Microsoft Fluid is a new Office framework ready to take document collaboration in the cloud to the next level, from what we saw at the Microsoft Build 2020 event.

Fluid, introduced at the company’s streaming event, isn’t just an Office document, but a document built out of a series of interactive blocks for components like tables, lists, graphs, and the like. These elements can be edited by any Office user invited to edit them and they can be edited in any Office app.

What’s more, the components don’t live in any one specific document, so if you have a graph or table you want to include in a report written in Word, but also use it in a PowerPoint presentation that accompanies the report, you only need one component for both.

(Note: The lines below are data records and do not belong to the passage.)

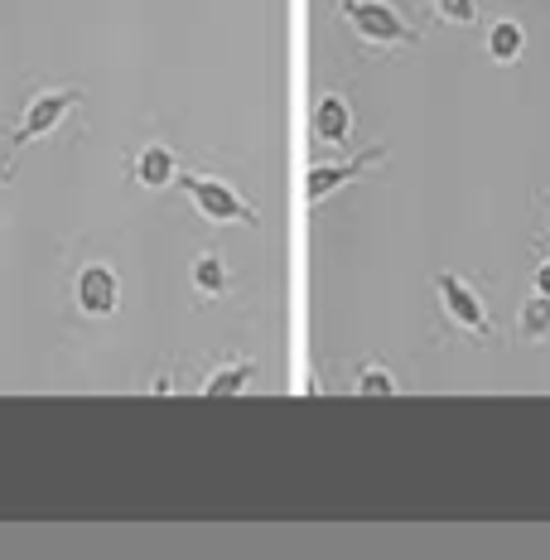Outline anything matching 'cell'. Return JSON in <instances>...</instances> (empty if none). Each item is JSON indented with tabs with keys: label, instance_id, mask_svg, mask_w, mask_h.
<instances>
[{
	"label": "cell",
	"instance_id": "obj_11",
	"mask_svg": "<svg viewBox=\"0 0 550 560\" xmlns=\"http://www.w3.org/2000/svg\"><path fill=\"white\" fill-rule=\"evenodd\" d=\"M522 49H526V30L517 20H498V25L488 30V54H493L498 63H512Z\"/></svg>",
	"mask_w": 550,
	"mask_h": 560
},
{
	"label": "cell",
	"instance_id": "obj_6",
	"mask_svg": "<svg viewBox=\"0 0 550 560\" xmlns=\"http://www.w3.org/2000/svg\"><path fill=\"white\" fill-rule=\"evenodd\" d=\"M386 160V150L382 145H372V150H358L353 160H338V165H314L309 170V203H324L329 194L338 189H348L353 179H362L372 165H382Z\"/></svg>",
	"mask_w": 550,
	"mask_h": 560
},
{
	"label": "cell",
	"instance_id": "obj_13",
	"mask_svg": "<svg viewBox=\"0 0 550 560\" xmlns=\"http://www.w3.org/2000/svg\"><path fill=\"white\" fill-rule=\"evenodd\" d=\"M353 392L358 396H396V377L386 368H358Z\"/></svg>",
	"mask_w": 550,
	"mask_h": 560
},
{
	"label": "cell",
	"instance_id": "obj_7",
	"mask_svg": "<svg viewBox=\"0 0 550 560\" xmlns=\"http://www.w3.org/2000/svg\"><path fill=\"white\" fill-rule=\"evenodd\" d=\"M179 155L169 145H140L131 160V179L140 189H169V184H179Z\"/></svg>",
	"mask_w": 550,
	"mask_h": 560
},
{
	"label": "cell",
	"instance_id": "obj_16",
	"mask_svg": "<svg viewBox=\"0 0 550 560\" xmlns=\"http://www.w3.org/2000/svg\"><path fill=\"white\" fill-rule=\"evenodd\" d=\"M10 179V160H0V184H5Z\"/></svg>",
	"mask_w": 550,
	"mask_h": 560
},
{
	"label": "cell",
	"instance_id": "obj_10",
	"mask_svg": "<svg viewBox=\"0 0 550 560\" xmlns=\"http://www.w3.org/2000/svg\"><path fill=\"white\" fill-rule=\"evenodd\" d=\"M194 290H198V295H208V300H218L222 290H227V266H222L218 252H198V261H194Z\"/></svg>",
	"mask_w": 550,
	"mask_h": 560
},
{
	"label": "cell",
	"instance_id": "obj_4",
	"mask_svg": "<svg viewBox=\"0 0 550 560\" xmlns=\"http://www.w3.org/2000/svg\"><path fill=\"white\" fill-rule=\"evenodd\" d=\"M435 290H440V305L449 314L454 329L473 334V338H493V319H488V305L464 276H435Z\"/></svg>",
	"mask_w": 550,
	"mask_h": 560
},
{
	"label": "cell",
	"instance_id": "obj_1",
	"mask_svg": "<svg viewBox=\"0 0 550 560\" xmlns=\"http://www.w3.org/2000/svg\"><path fill=\"white\" fill-rule=\"evenodd\" d=\"M338 15H343L348 30H353L362 44H372V49H406V44L420 39L416 25L391 0H338Z\"/></svg>",
	"mask_w": 550,
	"mask_h": 560
},
{
	"label": "cell",
	"instance_id": "obj_2",
	"mask_svg": "<svg viewBox=\"0 0 550 560\" xmlns=\"http://www.w3.org/2000/svg\"><path fill=\"white\" fill-rule=\"evenodd\" d=\"M179 184H184V194L194 198V208H198V218L203 223H213V228H227V223H256V208L242 198V189H232L227 179H218V174H198V170H184L179 174Z\"/></svg>",
	"mask_w": 550,
	"mask_h": 560
},
{
	"label": "cell",
	"instance_id": "obj_14",
	"mask_svg": "<svg viewBox=\"0 0 550 560\" xmlns=\"http://www.w3.org/2000/svg\"><path fill=\"white\" fill-rule=\"evenodd\" d=\"M430 5L444 25H473L478 20V0H430Z\"/></svg>",
	"mask_w": 550,
	"mask_h": 560
},
{
	"label": "cell",
	"instance_id": "obj_3",
	"mask_svg": "<svg viewBox=\"0 0 550 560\" xmlns=\"http://www.w3.org/2000/svg\"><path fill=\"white\" fill-rule=\"evenodd\" d=\"M83 102V88H49V92H34L25 116H20L15 126V150L30 145V140H44L49 131H58V126L68 121V112Z\"/></svg>",
	"mask_w": 550,
	"mask_h": 560
},
{
	"label": "cell",
	"instance_id": "obj_9",
	"mask_svg": "<svg viewBox=\"0 0 550 560\" xmlns=\"http://www.w3.org/2000/svg\"><path fill=\"white\" fill-rule=\"evenodd\" d=\"M251 377H256V363H251V358H237V363L208 372L203 396H237V392H247V382H251Z\"/></svg>",
	"mask_w": 550,
	"mask_h": 560
},
{
	"label": "cell",
	"instance_id": "obj_15",
	"mask_svg": "<svg viewBox=\"0 0 550 560\" xmlns=\"http://www.w3.org/2000/svg\"><path fill=\"white\" fill-rule=\"evenodd\" d=\"M536 290H541V295H550V261L536 266Z\"/></svg>",
	"mask_w": 550,
	"mask_h": 560
},
{
	"label": "cell",
	"instance_id": "obj_12",
	"mask_svg": "<svg viewBox=\"0 0 550 560\" xmlns=\"http://www.w3.org/2000/svg\"><path fill=\"white\" fill-rule=\"evenodd\" d=\"M517 329H522V338H531V343L550 334V295H541V290H536V295L526 300L522 314H517Z\"/></svg>",
	"mask_w": 550,
	"mask_h": 560
},
{
	"label": "cell",
	"instance_id": "obj_8",
	"mask_svg": "<svg viewBox=\"0 0 550 560\" xmlns=\"http://www.w3.org/2000/svg\"><path fill=\"white\" fill-rule=\"evenodd\" d=\"M348 131H353V107H348L343 92H324L319 107H314V136H319V145H348Z\"/></svg>",
	"mask_w": 550,
	"mask_h": 560
},
{
	"label": "cell",
	"instance_id": "obj_5",
	"mask_svg": "<svg viewBox=\"0 0 550 560\" xmlns=\"http://www.w3.org/2000/svg\"><path fill=\"white\" fill-rule=\"evenodd\" d=\"M73 300L87 319H112L116 305H121V280H116L107 261H87L73 280Z\"/></svg>",
	"mask_w": 550,
	"mask_h": 560
}]
</instances>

Importantly, these components aren’t finalized after they’ve been added to a document, so you can stick them in the document and as users edit the Fluid component, the component in your specific document will be updated automatically, whether or not you are editing the document at the time. 

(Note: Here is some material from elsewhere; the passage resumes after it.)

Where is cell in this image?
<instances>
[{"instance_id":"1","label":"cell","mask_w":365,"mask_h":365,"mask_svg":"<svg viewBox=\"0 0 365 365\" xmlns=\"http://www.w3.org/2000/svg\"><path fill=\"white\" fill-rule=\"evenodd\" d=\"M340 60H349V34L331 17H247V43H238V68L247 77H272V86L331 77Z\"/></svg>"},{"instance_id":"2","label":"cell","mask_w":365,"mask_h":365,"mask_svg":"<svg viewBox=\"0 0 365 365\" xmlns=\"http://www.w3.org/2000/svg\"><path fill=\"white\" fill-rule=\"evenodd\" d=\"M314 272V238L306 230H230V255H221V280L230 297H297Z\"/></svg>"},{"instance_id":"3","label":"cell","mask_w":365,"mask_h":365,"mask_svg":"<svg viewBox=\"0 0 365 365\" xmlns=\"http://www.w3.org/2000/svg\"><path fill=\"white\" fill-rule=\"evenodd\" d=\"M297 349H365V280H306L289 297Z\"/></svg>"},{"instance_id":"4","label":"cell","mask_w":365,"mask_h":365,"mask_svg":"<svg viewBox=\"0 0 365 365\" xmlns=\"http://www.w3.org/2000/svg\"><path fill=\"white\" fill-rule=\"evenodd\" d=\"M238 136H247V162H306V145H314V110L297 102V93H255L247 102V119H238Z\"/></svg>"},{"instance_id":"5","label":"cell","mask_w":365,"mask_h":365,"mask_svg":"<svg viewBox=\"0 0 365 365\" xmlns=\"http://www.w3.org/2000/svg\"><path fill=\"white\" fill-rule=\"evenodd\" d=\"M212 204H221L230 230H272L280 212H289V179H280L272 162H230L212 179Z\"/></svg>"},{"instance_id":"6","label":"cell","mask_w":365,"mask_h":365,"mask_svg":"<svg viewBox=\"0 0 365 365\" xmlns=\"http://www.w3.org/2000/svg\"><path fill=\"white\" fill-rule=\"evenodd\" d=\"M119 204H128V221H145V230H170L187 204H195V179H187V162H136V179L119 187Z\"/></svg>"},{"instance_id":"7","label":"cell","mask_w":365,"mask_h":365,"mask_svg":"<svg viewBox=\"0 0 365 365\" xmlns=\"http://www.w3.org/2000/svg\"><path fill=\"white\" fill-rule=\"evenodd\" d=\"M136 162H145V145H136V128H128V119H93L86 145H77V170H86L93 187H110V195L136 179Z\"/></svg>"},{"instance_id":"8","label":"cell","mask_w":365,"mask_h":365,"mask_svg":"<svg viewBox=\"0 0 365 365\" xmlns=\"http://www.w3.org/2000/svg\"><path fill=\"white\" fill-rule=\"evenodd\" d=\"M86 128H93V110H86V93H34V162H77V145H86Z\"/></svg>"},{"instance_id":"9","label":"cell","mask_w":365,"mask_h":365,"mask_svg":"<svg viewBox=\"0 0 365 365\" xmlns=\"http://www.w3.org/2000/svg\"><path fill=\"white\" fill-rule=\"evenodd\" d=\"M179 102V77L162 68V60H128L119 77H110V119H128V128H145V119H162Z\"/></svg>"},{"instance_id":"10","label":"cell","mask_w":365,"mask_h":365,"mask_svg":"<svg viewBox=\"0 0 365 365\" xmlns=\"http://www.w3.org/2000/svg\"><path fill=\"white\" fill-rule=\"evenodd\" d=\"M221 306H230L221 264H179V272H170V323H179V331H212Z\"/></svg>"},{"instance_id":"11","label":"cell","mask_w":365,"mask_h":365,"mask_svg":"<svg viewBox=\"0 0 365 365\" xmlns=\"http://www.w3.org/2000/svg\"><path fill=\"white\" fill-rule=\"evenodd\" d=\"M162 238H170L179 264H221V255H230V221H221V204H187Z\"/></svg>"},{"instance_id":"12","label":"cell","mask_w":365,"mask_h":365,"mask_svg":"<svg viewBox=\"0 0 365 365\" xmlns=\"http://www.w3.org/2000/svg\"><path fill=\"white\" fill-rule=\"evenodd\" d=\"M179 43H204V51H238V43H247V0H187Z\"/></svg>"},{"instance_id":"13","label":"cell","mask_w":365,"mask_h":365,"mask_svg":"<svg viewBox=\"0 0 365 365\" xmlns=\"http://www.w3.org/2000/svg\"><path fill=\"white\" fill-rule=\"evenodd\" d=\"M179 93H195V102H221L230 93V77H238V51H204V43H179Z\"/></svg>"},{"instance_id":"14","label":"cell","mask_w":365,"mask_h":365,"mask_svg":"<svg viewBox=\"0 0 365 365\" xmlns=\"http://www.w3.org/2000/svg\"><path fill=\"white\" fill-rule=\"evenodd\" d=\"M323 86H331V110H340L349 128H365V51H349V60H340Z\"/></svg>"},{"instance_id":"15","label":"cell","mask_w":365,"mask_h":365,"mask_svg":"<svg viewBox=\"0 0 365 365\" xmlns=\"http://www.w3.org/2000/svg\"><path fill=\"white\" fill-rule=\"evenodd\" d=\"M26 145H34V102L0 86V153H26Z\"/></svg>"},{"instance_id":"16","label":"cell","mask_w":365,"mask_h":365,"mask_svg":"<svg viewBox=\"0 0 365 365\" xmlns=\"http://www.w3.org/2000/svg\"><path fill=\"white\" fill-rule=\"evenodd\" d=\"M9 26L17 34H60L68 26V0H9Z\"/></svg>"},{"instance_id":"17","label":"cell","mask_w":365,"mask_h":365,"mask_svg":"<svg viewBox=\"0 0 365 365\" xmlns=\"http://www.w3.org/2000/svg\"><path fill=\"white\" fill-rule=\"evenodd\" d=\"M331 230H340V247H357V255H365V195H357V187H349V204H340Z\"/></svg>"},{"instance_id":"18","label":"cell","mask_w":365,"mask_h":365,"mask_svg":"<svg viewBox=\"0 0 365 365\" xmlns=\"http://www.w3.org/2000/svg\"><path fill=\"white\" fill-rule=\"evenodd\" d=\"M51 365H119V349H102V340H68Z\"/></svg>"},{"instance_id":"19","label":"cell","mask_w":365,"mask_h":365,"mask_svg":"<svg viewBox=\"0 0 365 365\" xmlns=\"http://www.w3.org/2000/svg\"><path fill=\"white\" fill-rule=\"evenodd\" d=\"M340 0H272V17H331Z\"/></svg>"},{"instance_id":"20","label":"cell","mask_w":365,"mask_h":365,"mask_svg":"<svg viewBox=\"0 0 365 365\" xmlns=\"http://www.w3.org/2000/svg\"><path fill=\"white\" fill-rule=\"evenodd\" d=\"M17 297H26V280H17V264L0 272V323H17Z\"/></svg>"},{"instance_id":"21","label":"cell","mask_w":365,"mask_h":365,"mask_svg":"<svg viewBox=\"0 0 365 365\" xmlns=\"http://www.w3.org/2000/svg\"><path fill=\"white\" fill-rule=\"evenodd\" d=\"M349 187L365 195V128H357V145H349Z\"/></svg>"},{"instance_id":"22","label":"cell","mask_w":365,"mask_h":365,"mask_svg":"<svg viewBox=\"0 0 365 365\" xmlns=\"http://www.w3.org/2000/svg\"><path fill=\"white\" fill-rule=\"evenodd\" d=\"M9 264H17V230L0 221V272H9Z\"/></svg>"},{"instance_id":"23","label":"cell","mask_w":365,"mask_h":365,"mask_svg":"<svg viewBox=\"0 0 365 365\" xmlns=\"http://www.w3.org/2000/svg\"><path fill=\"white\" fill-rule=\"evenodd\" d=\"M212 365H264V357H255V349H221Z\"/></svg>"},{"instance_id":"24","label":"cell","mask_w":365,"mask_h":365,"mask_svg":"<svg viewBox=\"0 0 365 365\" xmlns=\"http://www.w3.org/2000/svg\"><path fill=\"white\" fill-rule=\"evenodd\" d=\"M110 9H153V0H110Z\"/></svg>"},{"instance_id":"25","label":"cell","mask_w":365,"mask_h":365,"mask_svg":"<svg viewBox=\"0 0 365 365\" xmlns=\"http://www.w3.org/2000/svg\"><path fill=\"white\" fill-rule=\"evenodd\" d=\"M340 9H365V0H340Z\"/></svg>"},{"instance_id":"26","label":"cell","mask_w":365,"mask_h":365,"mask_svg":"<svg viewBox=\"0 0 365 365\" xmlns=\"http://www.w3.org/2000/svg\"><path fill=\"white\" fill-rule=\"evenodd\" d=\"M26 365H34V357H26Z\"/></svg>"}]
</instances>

Taking a cue from Google Docs, Microsoft has moved more toward the collaborative shareable document model that has grown in popularity over the last decade. The Fluid component itself lives on the web and demonstrates how Microsoft is pushing to break out of the restrictive desktop application paradigm that even Google Docs, Sheets, and other apps are still tethered to. 

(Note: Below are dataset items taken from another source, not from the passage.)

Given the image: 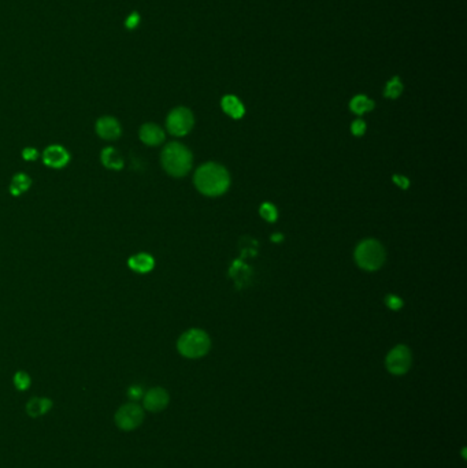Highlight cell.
<instances>
[{
	"mask_svg": "<svg viewBox=\"0 0 467 468\" xmlns=\"http://www.w3.org/2000/svg\"><path fill=\"white\" fill-rule=\"evenodd\" d=\"M143 397H144V408L151 412H161L169 405V393L162 388L148 390Z\"/></svg>",
	"mask_w": 467,
	"mask_h": 468,
	"instance_id": "ba28073f",
	"label": "cell"
},
{
	"mask_svg": "<svg viewBox=\"0 0 467 468\" xmlns=\"http://www.w3.org/2000/svg\"><path fill=\"white\" fill-rule=\"evenodd\" d=\"M413 366V354L406 345H397L386 354L385 367L392 375H404Z\"/></svg>",
	"mask_w": 467,
	"mask_h": 468,
	"instance_id": "5b68a950",
	"label": "cell"
},
{
	"mask_svg": "<svg viewBox=\"0 0 467 468\" xmlns=\"http://www.w3.org/2000/svg\"><path fill=\"white\" fill-rule=\"evenodd\" d=\"M22 156L24 159L26 160H36L38 159V151L35 148H26L24 153H22Z\"/></svg>",
	"mask_w": 467,
	"mask_h": 468,
	"instance_id": "484cf974",
	"label": "cell"
},
{
	"mask_svg": "<svg viewBox=\"0 0 467 468\" xmlns=\"http://www.w3.org/2000/svg\"><path fill=\"white\" fill-rule=\"evenodd\" d=\"M96 133L103 140H117L120 139L122 129L120 122L113 117H103L96 122Z\"/></svg>",
	"mask_w": 467,
	"mask_h": 468,
	"instance_id": "9c48e42d",
	"label": "cell"
},
{
	"mask_svg": "<svg viewBox=\"0 0 467 468\" xmlns=\"http://www.w3.org/2000/svg\"><path fill=\"white\" fill-rule=\"evenodd\" d=\"M144 419V414L141 407L137 404H127L120 408L116 415V421L118 428L122 430H133L138 428Z\"/></svg>",
	"mask_w": 467,
	"mask_h": 468,
	"instance_id": "52a82bcc",
	"label": "cell"
},
{
	"mask_svg": "<svg viewBox=\"0 0 467 468\" xmlns=\"http://www.w3.org/2000/svg\"><path fill=\"white\" fill-rule=\"evenodd\" d=\"M259 212H260L262 218L267 222H274L277 219V210L270 203H263L259 208Z\"/></svg>",
	"mask_w": 467,
	"mask_h": 468,
	"instance_id": "d6986e66",
	"label": "cell"
},
{
	"mask_svg": "<svg viewBox=\"0 0 467 468\" xmlns=\"http://www.w3.org/2000/svg\"><path fill=\"white\" fill-rule=\"evenodd\" d=\"M70 160L69 153L62 146H49L42 153V162L52 169H62Z\"/></svg>",
	"mask_w": 467,
	"mask_h": 468,
	"instance_id": "30bf717a",
	"label": "cell"
},
{
	"mask_svg": "<svg viewBox=\"0 0 467 468\" xmlns=\"http://www.w3.org/2000/svg\"><path fill=\"white\" fill-rule=\"evenodd\" d=\"M140 140L150 146V147H154V146H159L161 143H164L165 140V132L155 123H145L140 127Z\"/></svg>",
	"mask_w": 467,
	"mask_h": 468,
	"instance_id": "8fae6325",
	"label": "cell"
},
{
	"mask_svg": "<svg viewBox=\"0 0 467 468\" xmlns=\"http://www.w3.org/2000/svg\"><path fill=\"white\" fill-rule=\"evenodd\" d=\"M51 408V401L47 398H32L28 403L26 411L31 416H42Z\"/></svg>",
	"mask_w": 467,
	"mask_h": 468,
	"instance_id": "e0dca14e",
	"label": "cell"
},
{
	"mask_svg": "<svg viewBox=\"0 0 467 468\" xmlns=\"http://www.w3.org/2000/svg\"><path fill=\"white\" fill-rule=\"evenodd\" d=\"M138 22H140V17H138V14L137 13H133L129 18L127 20V29H134L137 25H138Z\"/></svg>",
	"mask_w": 467,
	"mask_h": 468,
	"instance_id": "603a6c76",
	"label": "cell"
},
{
	"mask_svg": "<svg viewBox=\"0 0 467 468\" xmlns=\"http://www.w3.org/2000/svg\"><path fill=\"white\" fill-rule=\"evenodd\" d=\"M193 123H195L193 114L191 113V110L185 107L174 109L166 119L168 130L173 136H177V137H182L188 134L192 130Z\"/></svg>",
	"mask_w": 467,
	"mask_h": 468,
	"instance_id": "8992f818",
	"label": "cell"
},
{
	"mask_svg": "<svg viewBox=\"0 0 467 468\" xmlns=\"http://www.w3.org/2000/svg\"><path fill=\"white\" fill-rule=\"evenodd\" d=\"M385 302H386V306L390 310H393V311H397V310H400L403 307V300L400 297H397V296H393V295L386 296Z\"/></svg>",
	"mask_w": 467,
	"mask_h": 468,
	"instance_id": "7402d4cb",
	"label": "cell"
},
{
	"mask_svg": "<svg viewBox=\"0 0 467 468\" xmlns=\"http://www.w3.org/2000/svg\"><path fill=\"white\" fill-rule=\"evenodd\" d=\"M402 92H403V84L400 78L393 77L390 81H388L383 95L385 98H389V99H397L402 95Z\"/></svg>",
	"mask_w": 467,
	"mask_h": 468,
	"instance_id": "ac0fdd59",
	"label": "cell"
},
{
	"mask_svg": "<svg viewBox=\"0 0 467 468\" xmlns=\"http://www.w3.org/2000/svg\"><path fill=\"white\" fill-rule=\"evenodd\" d=\"M127 266H129L130 270H133L136 273H150L155 266V260L150 254L140 252V254H136V255L129 258Z\"/></svg>",
	"mask_w": 467,
	"mask_h": 468,
	"instance_id": "7c38bea8",
	"label": "cell"
},
{
	"mask_svg": "<svg viewBox=\"0 0 467 468\" xmlns=\"http://www.w3.org/2000/svg\"><path fill=\"white\" fill-rule=\"evenodd\" d=\"M144 394H143V389L140 387H132L129 389V397H132L133 400H137V398H141Z\"/></svg>",
	"mask_w": 467,
	"mask_h": 468,
	"instance_id": "d4e9b609",
	"label": "cell"
},
{
	"mask_svg": "<svg viewBox=\"0 0 467 468\" xmlns=\"http://www.w3.org/2000/svg\"><path fill=\"white\" fill-rule=\"evenodd\" d=\"M14 385L17 387V389H28L29 385H31V378H29V375H28L26 373H24V371L17 373L15 377H14Z\"/></svg>",
	"mask_w": 467,
	"mask_h": 468,
	"instance_id": "ffe728a7",
	"label": "cell"
},
{
	"mask_svg": "<svg viewBox=\"0 0 467 468\" xmlns=\"http://www.w3.org/2000/svg\"><path fill=\"white\" fill-rule=\"evenodd\" d=\"M271 240H273V241H281V240H283V235H281V234L277 233L276 235H273V237H271Z\"/></svg>",
	"mask_w": 467,
	"mask_h": 468,
	"instance_id": "4316f807",
	"label": "cell"
},
{
	"mask_svg": "<svg viewBox=\"0 0 467 468\" xmlns=\"http://www.w3.org/2000/svg\"><path fill=\"white\" fill-rule=\"evenodd\" d=\"M102 163L110 170H121L124 167V160L117 150L109 147L102 151Z\"/></svg>",
	"mask_w": 467,
	"mask_h": 468,
	"instance_id": "5bb4252c",
	"label": "cell"
},
{
	"mask_svg": "<svg viewBox=\"0 0 467 468\" xmlns=\"http://www.w3.org/2000/svg\"><path fill=\"white\" fill-rule=\"evenodd\" d=\"M393 181H395V184H397L403 189H407L409 184H410L409 180L406 177H402V176H393Z\"/></svg>",
	"mask_w": 467,
	"mask_h": 468,
	"instance_id": "cb8c5ba5",
	"label": "cell"
},
{
	"mask_svg": "<svg viewBox=\"0 0 467 468\" xmlns=\"http://www.w3.org/2000/svg\"><path fill=\"white\" fill-rule=\"evenodd\" d=\"M385 248L381 242L374 238H367L359 242L355 249L356 265L366 272H376L385 263Z\"/></svg>",
	"mask_w": 467,
	"mask_h": 468,
	"instance_id": "3957f363",
	"label": "cell"
},
{
	"mask_svg": "<svg viewBox=\"0 0 467 468\" xmlns=\"http://www.w3.org/2000/svg\"><path fill=\"white\" fill-rule=\"evenodd\" d=\"M351 132H352V134L356 136V137L363 136L365 132H366V123H365V120H362V119H356V120H354V122H352V126H351Z\"/></svg>",
	"mask_w": 467,
	"mask_h": 468,
	"instance_id": "44dd1931",
	"label": "cell"
},
{
	"mask_svg": "<svg viewBox=\"0 0 467 468\" xmlns=\"http://www.w3.org/2000/svg\"><path fill=\"white\" fill-rule=\"evenodd\" d=\"M349 109H351L352 113H355L358 116H362V114H365L367 111H372L374 109V102L365 95H358L351 100Z\"/></svg>",
	"mask_w": 467,
	"mask_h": 468,
	"instance_id": "9a60e30c",
	"label": "cell"
},
{
	"mask_svg": "<svg viewBox=\"0 0 467 468\" xmlns=\"http://www.w3.org/2000/svg\"><path fill=\"white\" fill-rule=\"evenodd\" d=\"M161 162L168 174L173 177H184L191 171L193 157L185 146L170 143L162 151Z\"/></svg>",
	"mask_w": 467,
	"mask_h": 468,
	"instance_id": "7a4b0ae2",
	"label": "cell"
},
{
	"mask_svg": "<svg viewBox=\"0 0 467 468\" xmlns=\"http://www.w3.org/2000/svg\"><path fill=\"white\" fill-rule=\"evenodd\" d=\"M212 348V340L205 330L191 329L185 332L177 343L178 352L187 359H199L206 356Z\"/></svg>",
	"mask_w": 467,
	"mask_h": 468,
	"instance_id": "277c9868",
	"label": "cell"
},
{
	"mask_svg": "<svg viewBox=\"0 0 467 468\" xmlns=\"http://www.w3.org/2000/svg\"><path fill=\"white\" fill-rule=\"evenodd\" d=\"M193 182L200 194L215 197L223 195L229 189L230 176L223 166L210 162L196 170Z\"/></svg>",
	"mask_w": 467,
	"mask_h": 468,
	"instance_id": "6da1fadb",
	"label": "cell"
},
{
	"mask_svg": "<svg viewBox=\"0 0 467 468\" xmlns=\"http://www.w3.org/2000/svg\"><path fill=\"white\" fill-rule=\"evenodd\" d=\"M31 178L26 174H17L13 177L11 187H10V194L13 196H19L21 194H25L31 188Z\"/></svg>",
	"mask_w": 467,
	"mask_h": 468,
	"instance_id": "2e32d148",
	"label": "cell"
},
{
	"mask_svg": "<svg viewBox=\"0 0 467 468\" xmlns=\"http://www.w3.org/2000/svg\"><path fill=\"white\" fill-rule=\"evenodd\" d=\"M222 110L229 116V117L235 118V119H240L244 116L246 109L243 106V103L233 95H228L222 99L221 102Z\"/></svg>",
	"mask_w": 467,
	"mask_h": 468,
	"instance_id": "4fadbf2b",
	"label": "cell"
}]
</instances>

Microsoft’s Fluid components to be open-source

Microsoft will also make Fluid components open-source, allowing the community to build on the framework to innovate the technology to new heights and accelerate their adoption. Their adoption of open-source development continues their acceptance of the movement that even a decade ago would have been anathema. 

With Microsoft’s Edge browser rebuild being based on the open-source Chromium (the open-source tech that is also the foundation of Google’s Chrome browser), moving Office into the open-source realm is a logical step.